Tan negativo puede ser quedarse a vivir en el pasado como ser víctima de una amnesia absoluta. Al menos eso es lo que yo siempre he pensado acerca de la nostalgia, una de las grandes cuestiones de la cultura pop en los últimos tiempos. La nostalgia puede ser paralizante, pero también albergar facetas positivas si se administra con mesura. El filósofo estadounidense Grafton Tanner aún va más lejos: aboga por resignificar en positivo esa nostalgia para hacer frente a algunos de sus efectos más perniciosos, especialmente los que derivan de las inclemencias del capitalismo y, sobre todo, los que se coligen de su utilización por parte de los populismos de extrema derecha (Trump, Bolsonaro, Orban o el nacionalismo rancio que impulsó el Brexit). No es casualidad que, sin salir de nuestro propio país (esto ya lo digo yo), se emplee el adjetivo “nostálgico” a quienes en realidad solo son neofranquistas que defienden una dictadura que murió matando. Un evidente blanqueo ideológico.
Ampliando todo lo que ya han apuntado antes Simon Reynolds ("Retromania. La adicción del pop a su propio pasado", de 2010) y Mark Fisher ("Los fantasmas de mi vida. Escritos sobre depresión, hauntología y futuros perdidos", en 2017), Grafton Tanner elabora un completísimo ensayo con el que completa su particular trilogía alrededor de la nostalgia, tras "The circle of snake". "Nostalgia and utopia in the age of big tech" (2020, Zero Books) y "Un cadáver balbuceante. El vaporwave y los fantasmas electrónicos" (aquí publicado por Holobionte en este mismo 2022). Solo el segundo ha sido traducido al castellano, hasta ahora. De hecho, los interesantísimos apuntes que aquí traza sobre el hip hop alternativo, el chillwave y el vaporwave de los 2010 enlazan con este último libro, aunque aquí el enfoque es eminentemente sociológico y trasciende con creces lo estrictamente musical: en tiempos de un miedo atroz a un presente deforme y a un futuro que se nos presenta poco menos que distópico, azotados por la pandemia, la crisis económica, los populismos xenófobos y una galopante crisis climática, es absolutamente inevitable que la nostalgia se nos presente como un refugio más que apetecible. Es lo que llevamos viviendo en la última década. Incluso antes, con aquellos ochenta que parecieron un remake de los cincuenta, cuando los ciclos históricos duraban en torno a veinte o treinta años. Pero desde 2010 se ha acelerado hasta agudizarse. El tiempo se desmaterializa en nuestras narices.

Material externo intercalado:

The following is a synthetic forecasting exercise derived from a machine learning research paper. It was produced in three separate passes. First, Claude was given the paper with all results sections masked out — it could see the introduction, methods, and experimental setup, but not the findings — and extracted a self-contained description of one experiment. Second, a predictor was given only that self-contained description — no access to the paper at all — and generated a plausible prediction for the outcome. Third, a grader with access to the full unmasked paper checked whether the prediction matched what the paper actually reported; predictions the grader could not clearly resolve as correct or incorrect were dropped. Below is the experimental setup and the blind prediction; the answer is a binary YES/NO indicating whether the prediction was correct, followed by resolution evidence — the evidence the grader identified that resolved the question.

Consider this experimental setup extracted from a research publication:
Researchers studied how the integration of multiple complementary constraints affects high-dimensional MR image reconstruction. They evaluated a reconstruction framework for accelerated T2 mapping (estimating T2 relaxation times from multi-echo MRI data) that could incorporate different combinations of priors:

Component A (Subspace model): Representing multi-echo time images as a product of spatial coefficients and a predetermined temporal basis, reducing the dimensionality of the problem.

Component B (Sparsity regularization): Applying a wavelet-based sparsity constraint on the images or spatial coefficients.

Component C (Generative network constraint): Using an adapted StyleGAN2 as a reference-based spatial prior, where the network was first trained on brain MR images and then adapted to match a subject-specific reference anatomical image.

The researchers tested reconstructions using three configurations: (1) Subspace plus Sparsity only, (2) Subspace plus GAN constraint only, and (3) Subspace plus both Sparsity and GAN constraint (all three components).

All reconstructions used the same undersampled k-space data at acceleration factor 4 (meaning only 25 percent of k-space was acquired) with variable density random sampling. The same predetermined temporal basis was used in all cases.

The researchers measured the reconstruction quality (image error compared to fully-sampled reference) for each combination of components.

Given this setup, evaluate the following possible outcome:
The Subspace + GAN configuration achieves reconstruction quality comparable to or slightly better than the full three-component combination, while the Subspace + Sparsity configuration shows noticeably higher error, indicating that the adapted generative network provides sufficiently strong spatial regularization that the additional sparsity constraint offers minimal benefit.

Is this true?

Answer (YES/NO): NO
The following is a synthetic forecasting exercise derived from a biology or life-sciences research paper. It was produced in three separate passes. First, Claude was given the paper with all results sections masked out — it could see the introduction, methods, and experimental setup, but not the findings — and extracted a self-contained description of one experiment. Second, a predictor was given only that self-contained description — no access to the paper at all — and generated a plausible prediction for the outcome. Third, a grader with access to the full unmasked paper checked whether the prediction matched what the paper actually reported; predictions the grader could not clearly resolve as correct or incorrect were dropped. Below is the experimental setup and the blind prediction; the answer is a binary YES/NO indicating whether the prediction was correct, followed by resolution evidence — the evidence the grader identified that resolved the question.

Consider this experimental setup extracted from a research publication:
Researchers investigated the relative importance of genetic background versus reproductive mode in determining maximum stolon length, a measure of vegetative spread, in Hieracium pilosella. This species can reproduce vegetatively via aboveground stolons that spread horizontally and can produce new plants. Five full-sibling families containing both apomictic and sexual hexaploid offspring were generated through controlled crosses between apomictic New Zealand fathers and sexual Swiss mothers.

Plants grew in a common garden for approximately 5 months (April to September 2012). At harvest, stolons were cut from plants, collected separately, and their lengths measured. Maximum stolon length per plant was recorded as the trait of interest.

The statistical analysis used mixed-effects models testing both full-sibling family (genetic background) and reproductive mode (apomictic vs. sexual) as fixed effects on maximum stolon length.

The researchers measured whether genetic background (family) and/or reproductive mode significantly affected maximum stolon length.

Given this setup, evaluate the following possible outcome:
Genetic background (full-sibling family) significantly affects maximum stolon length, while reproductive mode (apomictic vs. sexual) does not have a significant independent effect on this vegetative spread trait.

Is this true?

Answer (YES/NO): YES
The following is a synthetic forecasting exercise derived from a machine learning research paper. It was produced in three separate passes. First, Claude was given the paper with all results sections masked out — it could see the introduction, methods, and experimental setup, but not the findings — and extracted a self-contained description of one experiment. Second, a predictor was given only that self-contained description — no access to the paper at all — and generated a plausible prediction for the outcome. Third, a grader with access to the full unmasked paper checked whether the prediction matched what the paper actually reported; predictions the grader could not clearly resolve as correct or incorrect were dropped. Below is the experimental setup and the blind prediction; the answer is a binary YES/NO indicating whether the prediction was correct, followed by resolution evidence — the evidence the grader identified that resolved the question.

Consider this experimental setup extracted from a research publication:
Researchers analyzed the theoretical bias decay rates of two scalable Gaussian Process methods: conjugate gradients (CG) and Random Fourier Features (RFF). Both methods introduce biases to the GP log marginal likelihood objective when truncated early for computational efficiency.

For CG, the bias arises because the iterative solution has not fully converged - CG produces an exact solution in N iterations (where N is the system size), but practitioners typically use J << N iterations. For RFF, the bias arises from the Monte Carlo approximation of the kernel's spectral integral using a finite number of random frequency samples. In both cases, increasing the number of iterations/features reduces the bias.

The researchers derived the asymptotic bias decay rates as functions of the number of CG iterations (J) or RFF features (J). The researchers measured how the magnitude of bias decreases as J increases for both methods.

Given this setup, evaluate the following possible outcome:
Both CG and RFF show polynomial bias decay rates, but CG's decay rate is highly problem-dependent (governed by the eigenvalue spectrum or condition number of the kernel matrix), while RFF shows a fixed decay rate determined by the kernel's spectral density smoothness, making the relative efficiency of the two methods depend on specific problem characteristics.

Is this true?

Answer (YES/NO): NO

El capitalismo lo sabe, la gran industria del entretenimiento lo sabe (de ahí lo de “las industrias de la nostalgia”, absolutamente invasivas, o la parte dedicada al “nostalgoritmo”, que no deja de ser un bucle) y los políticos también lo saben, cuando apelan al confort, la seguridad y la estabilidad perdidas. Pero en lugar de intentar suprimir un sentimiento tan frecuentemente tildado de negativo o conservador (muy interesante el recorrido histórico del vocablo y su consideración peyorativa, estigmatizada desde su uso como patología en las guerras de hace siglos, en comparación con la rabia, de la que siempre se ha reconocido su valor como combustible creativo), Grafton Tanner aboga por extraer lo mejor de él para aprender de los errores y aciertos del pasado y proyectarlos a un futuro algo mejor. La proyección de la nostalgia no es inocente, viene a decirnos. Hay unos claros intereses detrás. Pero en nuestras manos está reconducirla para no ser meros títeres de quienes tienen el poder, cualquier clase de poder, en sus manos.